The child looks about the same age as my daughter. I think about the difference in their lives—and the difference in my life and the life of that mother. And it’s nothing but luck. I easily could have ended up in the heart of the Congo, in a village with no electricity, providing materials for batteries to power electric vehicles and phones and computers to women like me all over the world. But I was born here in America and therefore I’m writing and she’s mining.
Do I have a heart of darkness? Or do I have to dissociate from that part of my heart in order to function?
None of this should be acceptable. Artisanal mining? The video Siddharth played for Rogan looked like a scene from Indiana Jones. How could this possibly be real in 2023? And more importantly—what can I realistically do about it? There must be something.
This is so hard. I try to do my part by not upgrading every single time there is a new phone or computer but electronics companies got wise. They realized people would use things until they broke down so they now build things so they are incompatible with previous things, so billions of people have to upgrade to stay connected. Add in things like government removing pay phones (because everyone has a cellphone now) and now you have to have a cellphone as there are no emergency landlines. and this is just one example. So yeah, do what you can on a personal level, but realize that companies and governments are what we need to rein in to truly affect those at the base of the supply chain.
Myself is the “something” I take for granted (it has to be, given my ego’s scream into the void right now as I write this). It’s true, though, because I’m acutely aware of my insatiable and unsatisfied-with-current-state-of _____. I hate this about myself, when will I ever feel like the basics are under control? But that same feeling drives me, makes me work so fucking hard, or so I say to myself. I take for granted that I am building a life for myself, by myself, and even though that’s not what I ever imagined, it’s a damn interesting story. My internal dialogue flips that on its head and makes it an untruth I have to untangle constantly. If I take myself for granted, how could anything along the way not be cast away, unacknowledged, shoved aside? All of these feelings start and end with the same constant: me. Perhaps I ought to consider making that a daily awareness, like I’m doing right now, to remind myself that I’m worthy of gratitude, and provide the reasons why. Take the time instead of wasting the time thinking about “why” and “trying to figure it out” externally. I want to say “I did that” or “I tried doing that and learned this instead” instead of this sentence I’m writing, which is just more of the same longing.

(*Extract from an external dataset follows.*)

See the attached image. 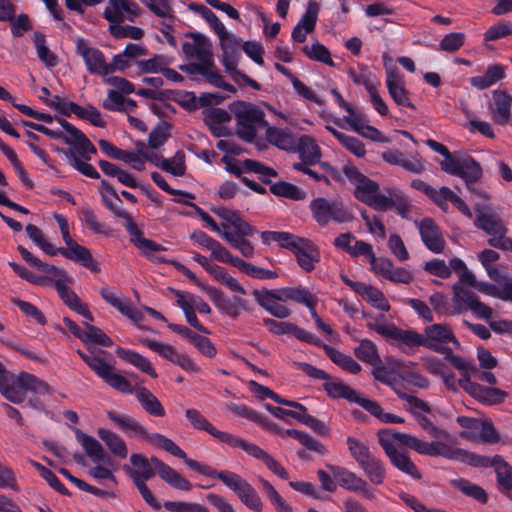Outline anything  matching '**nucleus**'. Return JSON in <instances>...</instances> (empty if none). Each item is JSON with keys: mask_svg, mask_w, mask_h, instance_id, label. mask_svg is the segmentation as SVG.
<instances>
[{"mask_svg": "<svg viewBox=\"0 0 512 512\" xmlns=\"http://www.w3.org/2000/svg\"><path fill=\"white\" fill-rule=\"evenodd\" d=\"M190 469L212 478L219 479L232 490L240 501L249 509L260 512L263 502L256 489L243 477L229 470L217 471L212 467L188 458L185 463Z\"/></svg>", "mask_w": 512, "mask_h": 512, "instance_id": "obj_1", "label": "nucleus"}, {"mask_svg": "<svg viewBox=\"0 0 512 512\" xmlns=\"http://www.w3.org/2000/svg\"><path fill=\"white\" fill-rule=\"evenodd\" d=\"M28 392L45 395L51 393V388L46 382L27 372L15 375L6 370L0 377V393L8 401L20 404L26 400Z\"/></svg>", "mask_w": 512, "mask_h": 512, "instance_id": "obj_2", "label": "nucleus"}, {"mask_svg": "<svg viewBox=\"0 0 512 512\" xmlns=\"http://www.w3.org/2000/svg\"><path fill=\"white\" fill-rule=\"evenodd\" d=\"M75 436L86 456L95 464L88 470L89 476L100 484H103L104 481H108L117 485L118 482L112 469L114 461L105 451L102 444L96 438L79 429H75Z\"/></svg>", "mask_w": 512, "mask_h": 512, "instance_id": "obj_3", "label": "nucleus"}, {"mask_svg": "<svg viewBox=\"0 0 512 512\" xmlns=\"http://www.w3.org/2000/svg\"><path fill=\"white\" fill-rule=\"evenodd\" d=\"M343 173L355 186V197L375 210L386 211L395 205L393 197L378 193L379 185L362 174L355 166L345 165Z\"/></svg>", "mask_w": 512, "mask_h": 512, "instance_id": "obj_4", "label": "nucleus"}, {"mask_svg": "<svg viewBox=\"0 0 512 512\" xmlns=\"http://www.w3.org/2000/svg\"><path fill=\"white\" fill-rule=\"evenodd\" d=\"M108 417L124 432H132L149 444L159 447L186 463L187 454L171 439L160 433H149L136 419L126 414L108 412Z\"/></svg>", "mask_w": 512, "mask_h": 512, "instance_id": "obj_5", "label": "nucleus"}, {"mask_svg": "<svg viewBox=\"0 0 512 512\" xmlns=\"http://www.w3.org/2000/svg\"><path fill=\"white\" fill-rule=\"evenodd\" d=\"M230 111L236 119V133L246 142H253L257 131L268 126L265 113L255 104L236 101L230 104Z\"/></svg>", "mask_w": 512, "mask_h": 512, "instance_id": "obj_6", "label": "nucleus"}, {"mask_svg": "<svg viewBox=\"0 0 512 512\" xmlns=\"http://www.w3.org/2000/svg\"><path fill=\"white\" fill-rule=\"evenodd\" d=\"M474 225L491 236L488 239L490 246L512 251V238L506 237L508 229L498 214L489 210L479 209L476 211Z\"/></svg>", "mask_w": 512, "mask_h": 512, "instance_id": "obj_7", "label": "nucleus"}, {"mask_svg": "<svg viewBox=\"0 0 512 512\" xmlns=\"http://www.w3.org/2000/svg\"><path fill=\"white\" fill-rule=\"evenodd\" d=\"M58 122L66 131V136L63 134V132L49 129L44 125L37 127V131L52 139L63 140L66 144L73 146L82 157L90 160V154H95L97 152L92 142L82 131H80L65 119L58 118Z\"/></svg>", "mask_w": 512, "mask_h": 512, "instance_id": "obj_8", "label": "nucleus"}, {"mask_svg": "<svg viewBox=\"0 0 512 512\" xmlns=\"http://www.w3.org/2000/svg\"><path fill=\"white\" fill-rule=\"evenodd\" d=\"M309 208L313 218L321 227H325L330 221L345 223L353 219L352 213L340 200L318 197L310 202Z\"/></svg>", "mask_w": 512, "mask_h": 512, "instance_id": "obj_9", "label": "nucleus"}, {"mask_svg": "<svg viewBox=\"0 0 512 512\" xmlns=\"http://www.w3.org/2000/svg\"><path fill=\"white\" fill-rule=\"evenodd\" d=\"M367 327L393 344L405 350L406 347L422 346L423 335L412 330L397 328L394 324L386 323L383 320L375 319L367 322Z\"/></svg>", "mask_w": 512, "mask_h": 512, "instance_id": "obj_10", "label": "nucleus"}, {"mask_svg": "<svg viewBox=\"0 0 512 512\" xmlns=\"http://www.w3.org/2000/svg\"><path fill=\"white\" fill-rule=\"evenodd\" d=\"M468 284L458 281L452 286L453 291V313L460 314L466 309L472 311L478 318L489 319L493 310L482 303L473 292L468 290Z\"/></svg>", "mask_w": 512, "mask_h": 512, "instance_id": "obj_11", "label": "nucleus"}, {"mask_svg": "<svg viewBox=\"0 0 512 512\" xmlns=\"http://www.w3.org/2000/svg\"><path fill=\"white\" fill-rule=\"evenodd\" d=\"M422 346L432 349L443 354L449 347L448 343H452L456 348L460 347V342L456 339L449 326L445 324H432L425 328Z\"/></svg>", "mask_w": 512, "mask_h": 512, "instance_id": "obj_12", "label": "nucleus"}, {"mask_svg": "<svg viewBox=\"0 0 512 512\" xmlns=\"http://www.w3.org/2000/svg\"><path fill=\"white\" fill-rule=\"evenodd\" d=\"M327 468L332 472L340 486L344 489L361 493L369 500H373L375 498L374 491L369 487L368 483L354 472L336 465H327Z\"/></svg>", "mask_w": 512, "mask_h": 512, "instance_id": "obj_13", "label": "nucleus"}, {"mask_svg": "<svg viewBox=\"0 0 512 512\" xmlns=\"http://www.w3.org/2000/svg\"><path fill=\"white\" fill-rule=\"evenodd\" d=\"M141 343L153 352L157 353L159 356L180 366L186 371H196L198 369L196 364L193 363L187 355L178 353L177 350L168 343L149 338L142 339Z\"/></svg>", "mask_w": 512, "mask_h": 512, "instance_id": "obj_14", "label": "nucleus"}, {"mask_svg": "<svg viewBox=\"0 0 512 512\" xmlns=\"http://www.w3.org/2000/svg\"><path fill=\"white\" fill-rule=\"evenodd\" d=\"M140 13L139 5L132 0H108L104 17L108 22H134Z\"/></svg>", "mask_w": 512, "mask_h": 512, "instance_id": "obj_15", "label": "nucleus"}, {"mask_svg": "<svg viewBox=\"0 0 512 512\" xmlns=\"http://www.w3.org/2000/svg\"><path fill=\"white\" fill-rule=\"evenodd\" d=\"M76 53L83 58L90 74L105 76L104 71L107 68V62L101 50L91 47L87 40L78 38L76 40Z\"/></svg>", "mask_w": 512, "mask_h": 512, "instance_id": "obj_16", "label": "nucleus"}, {"mask_svg": "<svg viewBox=\"0 0 512 512\" xmlns=\"http://www.w3.org/2000/svg\"><path fill=\"white\" fill-rule=\"evenodd\" d=\"M288 245L296 255L297 262L305 271H312L319 261V253L313 243L305 238L295 236Z\"/></svg>", "mask_w": 512, "mask_h": 512, "instance_id": "obj_17", "label": "nucleus"}, {"mask_svg": "<svg viewBox=\"0 0 512 512\" xmlns=\"http://www.w3.org/2000/svg\"><path fill=\"white\" fill-rule=\"evenodd\" d=\"M187 38L190 40L182 45V51L187 58L198 61L213 60L212 45L206 36L200 33H189Z\"/></svg>", "mask_w": 512, "mask_h": 512, "instance_id": "obj_18", "label": "nucleus"}, {"mask_svg": "<svg viewBox=\"0 0 512 512\" xmlns=\"http://www.w3.org/2000/svg\"><path fill=\"white\" fill-rule=\"evenodd\" d=\"M424 245L434 253H441L445 247V240L438 225L431 218H424L416 222Z\"/></svg>", "mask_w": 512, "mask_h": 512, "instance_id": "obj_19", "label": "nucleus"}, {"mask_svg": "<svg viewBox=\"0 0 512 512\" xmlns=\"http://www.w3.org/2000/svg\"><path fill=\"white\" fill-rule=\"evenodd\" d=\"M207 294L219 311L232 318H237L240 314V310L246 309V300L241 297L231 299L225 295L224 292L216 288H208Z\"/></svg>", "mask_w": 512, "mask_h": 512, "instance_id": "obj_20", "label": "nucleus"}, {"mask_svg": "<svg viewBox=\"0 0 512 512\" xmlns=\"http://www.w3.org/2000/svg\"><path fill=\"white\" fill-rule=\"evenodd\" d=\"M386 86L391 98L397 105L415 109L409 99V92L404 87L403 78L397 69L390 68L387 70Z\"/></svg>", "mask_w": 512, "mask_h": 512, "instance_id": "obj_21", "label": "nucleus"}, {"mask_svg": "<svg viewBox=\"0 0 512 512\" xmlns=\"http://www.w3.org/2000/svg\"><path fill=\"white\" fill-rule=\"evenodd\" d=\"M101 297L116 308L121 314L129 318L135 324H139L143 320L142 313L133 307L127 300L118 296L111 287H103L100 290Z\"/></svg>", "mask_w": 512, "mask_h": 512, "instance_id": "obj_22", "label": "nucleus"}, {"mask_svg": "<svg viewBox=\"0 0 512 512\" xmlns=\"http://www.w3.org/2000/svg\"><path fill=\"white\" fill-rule=\"evenodd\" d=\"M50 275V282L54 283L60 298L71 309L80 301V298L69 287V285L73 283L72 277L69 276L65 270L58 267H56L55 271Z\"/></svg>", "mask_w": 512, "mask_h": 512, "instance_id": "obj_23", "label": "nucleus"}, {"mask_svg": "<svg viewBox=\"0 0 512 512\" xmlns=\"http://www.w3.org/2000/svg\"><path fill=\"white\" fill-rule=\"evenodd\" d=\"M125 228L129 234L133 236L131 239L132 243L142 251L145 257L151 261L165 262L163 258L155 257L151 254L152 252L164 251L166 249L165 247L153 240L144 238L142 232L136 227L134 222L125 223Z\"/></svg>", "mask_w": 512, "mask_h": 512, "instance_id": "obj_24", "label": "nucleus"}, {"mask_svg": "<svg viewBox=\"0 0 512 512\" xmlns=\"http://www.w3.org/2000/svg\"><path fill=\"white\" fill-rule=\"evenodd\" d=\"M412 449L419 454L442 456L447 459L454 460V457H457L456 452L458 448L440 441L425 442L414 436Z\"/></svg>", "mask_w": 512, "mask_h": 512, "instance_id": "obj_25", "label": "nucleus"}, {"mask_svg": "<svg viewBox=\"0 0 512 512\" xmlns=\"http://www.w3.org/2000/svg\"><path fill=\"white\" fill-rule=\"evenodd\" d=\"M378 441L387 457L399 451L395 444L399 443L412 449L414 436L410 434L393 432L391 429H382L377 433Z\"/></svg>", "mask_w": 512, "mask_h": 512, "instance_id": "obj_26", "label": "nucleus"}, {"mask_svg": "<svg viewBox=\"0 0 512 512\" xmlns=\"http://www.w3.org/2000/svg\"><path fill=\"white\" fill-rule=\"evenodd\" d=\"M77 353L89 368L102 380L112 370H115L114 361H107L102 357V355L106 354L104 350H91L89 353L78 350Z\"/></svg>", "mask_w": 512, "mask_h": 512, "instance_id": "obj_27", "label": "nucleus"}, {"mask_svg": "<svg viewBox=\"0 0 512 512\" xmlns=\"http://www.w3.org/2000/svg\"><path fill=\"white\" fill-rule=\"evenodd\" d=\"M495 109L492 119L499 125H506L511 119L512 96L506 91L496 90L493 93Z\"/></svg>", "mask_w": 512, "mask_h": 512, "instance_id": "obj_28", "label": "nucleus"}, {"mask_svg": "<svg viewBox=\"0 0 512 512\" xmlns=\"http://www.w3.org/2000/svg\"><path fill=\"white\" fill-rule=\"evenodd\" d=\"M116 354L119 358L138 368L140 371L148 374L152 378H157V373L150 360L138 352L119 347L116 349Z\"/></svg>", "mask_w": 512, "mask_h": 512, "instance_id": "obj_29", "label": "nucleus"}, {"mask_svg": "<svg viewBox=\"0 0 512 512\" xmlns=\"http://www.w3.org/2000/svg\"><path fill=\"white\" fill-rule=\"evenodd\" d=\"M57 250L58 253H60L65 258L80 262L84 267L88 269L97 270V267L93 261L92 254L86 247L81 246L75 242L69 247L57 248Z\"/></svg>", "mask_w": 512, "mask_h": 512, "instance_id": "obj_30", "label": "nucleus"}, {"mask_svg": "<svg viewBox=\"0 0 512 512\" xmlns=\"http://www.w3.org/2000/svg\"><path fill=\"white\" fill-rule=\"evenodd\" d=\"M97 433L112 455L119 459H125L128 456L126 442L118 434L104 428L98 429Z\"/></svg>", "mask_w": 512, "mask_h": 512, "instance_id": "obj_31", "label": "nucleus"}, {"mask_svg": "<svg viewBox=\"0 0 512 512\" xmlns=\"http://www.w3.org/2000/svg\"><path fill=\"white\" fill-rule=\"evenodd\" d=\"M185 415L193 428L204 430L211 436L223 442L227 432L220 431L214 427L198 410L192 408L186 409Z\"/></svg>", "mask_w": 512, "mask_h": 512, "instance_id": "obj_32", "label": "nucleus"}, {"mask_svg": "<svg viewBox=\"0 0 512 512\" xmlns=\"http://www.w3.org/2000/svg\"><path fill=\"white\" fill-rule=\"evenodd\" d=\"M223 220L227 221L236 229V232L244 236H252L257 232V229L250 225L247 221L242 219L235 211L227 208H217L213 210Z\"/></svg>", "mask_w": 512, "mask_h": 512, "instance_id": "obj_33", "label": "nucleus"}, {"mask_svg": "<svg viewBox=\"0 0 512 512\" xmlns=\"http://www.w3.org/2000/svg\"><path fill=\"white\" fill-rule=\"evenodd\" d=\"M135 394L137 400L147 413L155 417L165 416V409L162 404L147 388L138 387L135 389Z\"/></svg>", "mask_w": 512, "mask_h": 512, "instance_id": "obj_34", "label": "nucleus"}, {"mask_svg": "<svg viewBox=\"0 0 512 512\" xmlns=\"http://www.w3.org/2000/svg\"><path fill=\"white\" fill-rule=\"evenodd\" d=\"M130 462L137 469L133 470L127 466H124V470L132 478V480H134L135 474L136 478L143 480H149L155 475L154 469L151 466L149 460L142 454H132L130 456Z\"/></svg>", "mask_w": 512, "mask_h": 512, "instance_id": "obj_35", "label": "nucleus"}, {"mask_svg": "<svg viewBox=\"0 0 512 512\" xmlns=\"http://www.w3.org/2000/svg\"><path fill=\"white\" fill-rule=\"evenodd\" d=\"M296 148L301 161H306V163L310 164H316L320 161V148L310 136H301L298 142H296Z\"/></svg>", "mask_w": 512, "mask_h": 512, "instance_id": "obj_36", "label": "nucleus"}, {"mask_svg": "<svg viewBox=\"0 0 512 512\" xmlns=\"http://www.w3.org/2000/svg\"><path fill=\"white\" fill-rule=\"evenodd\" d=\"M266 139L282 150L292 151L296 148V140L287 130L267 126Z\"/></svg>", "mask_w": 512, "mask_h": 512, "instance_id": "obj_37", "label": "nucleus"}, {"mask_svg": "<svg viewBox=\"0 0 512 512\" xmlns=\"http://www.w3.org/2000/svg\"><path fill=\"white\" fill-rule=\"evenodd\" d=\"M222 237L245 258H252L254 256V246L246 239L247 236L239 232H231L229 227H224Z\"/></svg>", "mask_w": 512, "mask_h": 512, "instance_id": "obj_38", "label": "nucleus"}, {"mask_svg": "<svg viewBox=\"0 0 512 512\" xmlns=\"http://www.w3.org/2000/svg\"><path fill=\"white\" fill-rule=\"evenodd\" d=\"M172 292L176 296V302L180 308L187 304V307H190L193 312L201 314H209L211 312L210 306L200 296L179 290H172Z\"/></svg>", "mask_w": 512, "mask_h": 512, "instance_id": "obj_39", "label": "nucleus"}, {"mask_svg": "<svg viewBox=\"0 0 512 512\" xmlns=\"http://www.w3.org/2000/svg\"><path fill=\"white\" fill-rule=\"evenodd\" d=\"M482 176V168L472 157L467 156L462 158L461 168L458 177L464 179L470 191H475L472 187L474 183Z\"/></svg>", "mask_w": 512, "mask_h": 512, "instance_id": "obj_40", "label": "nucleus"}, {"mask_svg": "<svg viewBox=\"0 0 512 512\" xmlns=\"http://www.w3.org/2000/svg\"><path fill=\"white\" fill-rule=\"evenodd\" d=\"M223 443H225L231 447H234V448L240 447L248 455H250L251 457H254L258 460H261L262 462L268 455V453L266 451H264L258 445L254 444V443L247 442L246 440H244L234 434L228 433V432L223 440Z\"/></svg>", "mask_w": 512, "mask_h": 512, "instance_id": "obj_41", "label": "nucleus"}, {"mask_svg": "<svg viewBox=\"0 0 512 512\" xmlns=\"http://www.w3.org/2000/svg\"><path fill=\"white\" fill-rule=\"evenodd\" d=\"M391 464L399 471L411 476L413 479H421V473L404 450H399L390 455Z\"/></svg>", "mask_w": 512, "mask_h": 512, "instance_id": "obj_42", "label": "nucleus"}, {"mask_svg": "<svg viewBox=\"0 0 512 512\" xmlns=\"http://www.w3.org/2000/svg\"><path fill=\"white\" fill-rule=\"evenodd\" d=\"M364 471L365 475L372 484L381 485L386 478V469L384 463L372 456L361 465H359Z\"/></svg>", "mask_w": 512, "mask_h": 512, "instance_id": "obj_43", "label": "nucleus"}, {"mask_svg": "<svg viewBox=\"0 0 512 512\" xmlns=\"http://www.w3.org/2000/svg\"><path fill=\"white\" fill-rule=\"evenodd\" d=\"M494 467L497 482L503 492L512 491V467L499 455L494 456Z\"/></svg>", "mask_w": 512, "mask_h": 512, "instance_id": "obj_44", "label": "nucleus"}, {"mask_svg": "<svg viewBox=\"0 0 512 512\" xmlns=\"http://www.w3.org/2000/svg\"><path fill=\"white\" fill-rule=\"evenodd\" d=\"M450 484L464 495L471 497L480 503H486L488 500V496L485 490L479 485L471 483L467 479H454L450 481Z\"/></svg>", "mask_w": 512, "mask_h": 512, "instance_id": "obj_45", "label": "nucleus"}, {"mask_svg": "<svg viewBox=\"0 0 512 512\" xmlns=\"http://www.w3.org/2000/svg\"><path fill=\"white\" fill-rule=\"evenodd\" d=\"M270 191L276 196L296 201L305 199L307 195L304 190L286 181H278L276 183H272L270 185Z\"/></svg>", "mask_w": 512, "mask_h": 512, "instance_id": "obj_46", "label": "nucleus"}, {"mask_svg": "<svg viewBox=\"0 0 512 512\" xmlns=\"http://www.w3.org/2000/svg\"><path fill=\"white\" fill-rule=\"evenodd\" d=\"M354 354L359 360L370 365L381 364L377 346L371 340L362 339L354 349Z\"/></svg>", "mask_w": 512, "mask_h": 512, "instance_id": "obj_47", "label": "nucleus"}, {"mask_svg": "<svg viewBox=\"0 0 512 512\" xmlns=\"http://www.w3.org/2000/svg\"><path fill=\"white\" fill-rule=\"evenodd\" d=\"M253 295L258 304L274 317L287 318L290 316L291 310L288 307L277 303V301L270 299L267 295H263L262 292L255 290Z\"/></svg>", "mask_w": 512, "mask_h": 512, "instance_id": "obj_48", "label": "nucleus"}, {"mask_svg": "<svg viewBox=\"0 0 512 512\" xmlns=\"http://www.w3.org/2000/svg\"><path fill=\"white\" fill-rule=\"evenodd\" d=\"M65 155L68 159V163L83 175L92 179L100 178V174L97 170L88 163L89 160L82 157L77 151H66Z\"/></svg>", "mask_w": 512, "mask_h": 512, "instance_id": "obj_49", "label": "nucleus"}, {"mask_svg": "<svg viewBox=\"0 0 512 512\" xmlns=\"http://www.w3.org/2000/svg\"><path fill=\"white\" fill-rule=\"evenodd\" d=\"M323 386L327 394L332 398H344L349 402H354L358 395L354 389L341 381H331L330 379Z\"/></svg>", "mask_w": 512, "mask_h": 512, "instance_id": "obj_50", "label": "nucleus"}, {"mask_svg": "<svg viewBox=\"0 0 512 512\" xmlns=\"http://www.w3.org/2000/svg\"><path fill=\"white\" fill-rule=\"evenodd\" d=\"M70 108L77 117L89 121L96 127H105L106 122L102 119L100 111L94 106L87 105L82 107L76 103H71Z\"/></svg>", "mask_w": 512, "mask_h": 512, "instance_id": "obj_51", "label": "nucleus"}, {"mask_svg": "<svg viewBox=\"0 0 512 512\" xmlns=\"http://www.w3.org/2000/svg\"><path fill=\"white\" fill-rule=\"evenodd\" d=\"M472 396L485 404H498L505 400L507 393L498 388L484 387L479 384Z\"/></svg>", "mask_w": 512, "mask_h": 512, "instance_id": "obj_52", "label": "nucleus"}, {"mask_svg": "<svg viewBox=\"0 0 512 512\" xmlns=\"http://www.w3.org/2000/svg\"><path fill=\"white\" fill-rule=\"evenodd\" d=\"M302 52L313 61H318L331 67L335 66V63L331 58L330 51L318 41L311 45H305L302 48Z\"/></svg>", "mask_w": 512, "mask_h": 512, "instance_id": "obj_53", "label": "nucleus"}, {"mask_svg": "<svg viewBox=\"0 0 512 512\" xmlns=\"http://www.w3.org/2000/svg\"><path fill=\"white\" fill-rule=\"evenodd\" d=\"M85 330L81 341L85 344L95 343L104 347H111L113 345L112 339L106 335L100 328L84 323Z\"/></svg>", "mask_w": 512, "mask_h": 512, "instance_id": "obj_54", "label": "nucleus"}, {"mask_svg": "<svg viewBox=\"0 0 512 512\" xmlns=\"http://www.w3.org/2000/svg\"><path fill=\"white\" fill-rule=\"evenodd\" d=\"M33 41L37 50L38 58L47 67H55L58 64V59L57 56L46 46L45 35L37 32L33 36Z\"/></svg>", "mask_w": 512, "mask_h": 512, "instance_id": "obj_55", "label": "nucleus"}, {"mask_svg": "<svg viewBox=\"0 0 512 512\" xmlns=\"http://www.w3.org/2000/svg\"><path fill=\"white\" fill-rule=\"evenodd\" d=\"M358 294L381 311H388L390 309V305L383 293L373 286L363 284Z\"/></svg>", "mask_w": 512, "mask_h": 512, "instance_id": "obj_56", "label": "nucleus"}, {"mask_svg": "<svg viewBox=\"0 0 512 512\" xmlns=\"http://www.w3.org/2000/svg\"><path fill=\"white\" fill-rule=\"evenodd\" d=\"M348 75L355 84L363 85L368 93L379 85L375 75L365 66H361L358 71L349 70Z\"/></svg>", "mask_w": 512, "mask_h": 512, "instance_id": "obj_57", "label": "nucleus"}, {"mask_svg": "<svg viewBox=\"0 0 512 512\" xmlns=\"http://www.w3.org/2000/svg\"><path fill=\"white\" fill-rule=\"evenodd\" d=\"M161 169L176 177H181L186 172L185 154L178 150L171 158L162 161Z\"/></svg>", "mask_w": 512, "mask_h": 512, "instance_id": "obj_58", "label": "nucleus"}, {"mask_svg": "<svg viewBox=\"0 0 512 512\" xmlns=\"http://www.w3.org/2000/svg\"><path fill=\"white\" fill-rule=\"evenodd\" d=\"M26 232L29 238L46 254L54 256L58 253L57 248L46 240L42 231L36 225L28 224L26 226Z\"/></svg>", "mask_w": 512, "mask_h": 512, "instance_id": "obj_59", "label": "nucleus"}, {"mask_svg": "<svg viewBox=\"0 0 512 512\" xmlns=\"http://www.w3.org/2000/svg\"><path fill=\"white\" fill-rule=\"evenodd\" d=\"M110 33L116 38H132L134 40L141 39L144 31L141 28L123 25V22H109Z\"/></svg>", "mask_w": 512, "mask_h": 512, "instance_id": "obj_60", "label": "nucleus"}, {"mask_svg": "<svg viewBox=\"0 0 512 512\" xmlns=\"http://www.w3.org/2000/svg\"><path fill=\"white\" fill-rule=\"evenodd\" d=\"M456 454L457 457H454V460L467 463L474 467H490L494 463V457L481 456L460 448L457 449Z\"/></svg>", "mask_w": 512, "mask_h": 512, "instance_id": "obj_61", "label": "nucleus"}, {"mask_svg": "<svg viewBox=\"0 0 512 512\" xmlns=\"http://www.w3.org/2000/svg\"><path fill=\"white\" fill-rule=\"evenodd\" d=\"M258 481L262 487L263 492L266 494L267 498L275 506V509L278 512L289 510V504L286 503V501L268 480L264 479L263 477H259Z\"/></svg>", "mask_w": 512, "mask_h": 512, "instance_id": "obj_62", "label": "nucleus"}, {"mask_svg": "<svg viewBox=\"0 0 512 512\" xmlns=\"http://www.w3.org/2000/svg\"><path fill=\"white\" fill-rule=\"evenodd\" d=\"M241 272L256 279H275L278 277L277 272L258 267L252 263L246 262L243 259L239 262L238 268Z\"/></svg>", "mask_w": 512, "mask_h": 512, "instance_id": "obj_63", "label": "nucleus"}, {"mask_svg": "<svg viewBox=\"0 0 512 512\" xmlns=\"http://www.w3.org/2000/svg\"><path fill=\"white\" fill-rule=\"evenodd\" d=\"M347 446L351 456L359 465L373 456L369 450V447L354 437L347 438Z\"/></svg>", "mask_w": 512, "mask_h": 512, "instance_id": "obj_64", "label": "nucleus"}]
</instances>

This prompt took so many different turns, but I’m glad I pushed back on my initial answers. It’s my first time doing this challenge and boy, are these wheels a little rusty. I’m excited to write about myself and my experiences, something that I’ve also never done, or at least quit doing when I was in middle school (long story). I am excited to reclaim my old self that I have been trying to obliterate since I can remember. Thank you for the opportunity to get my wheels greased, thank you for being an accountabilibuddy.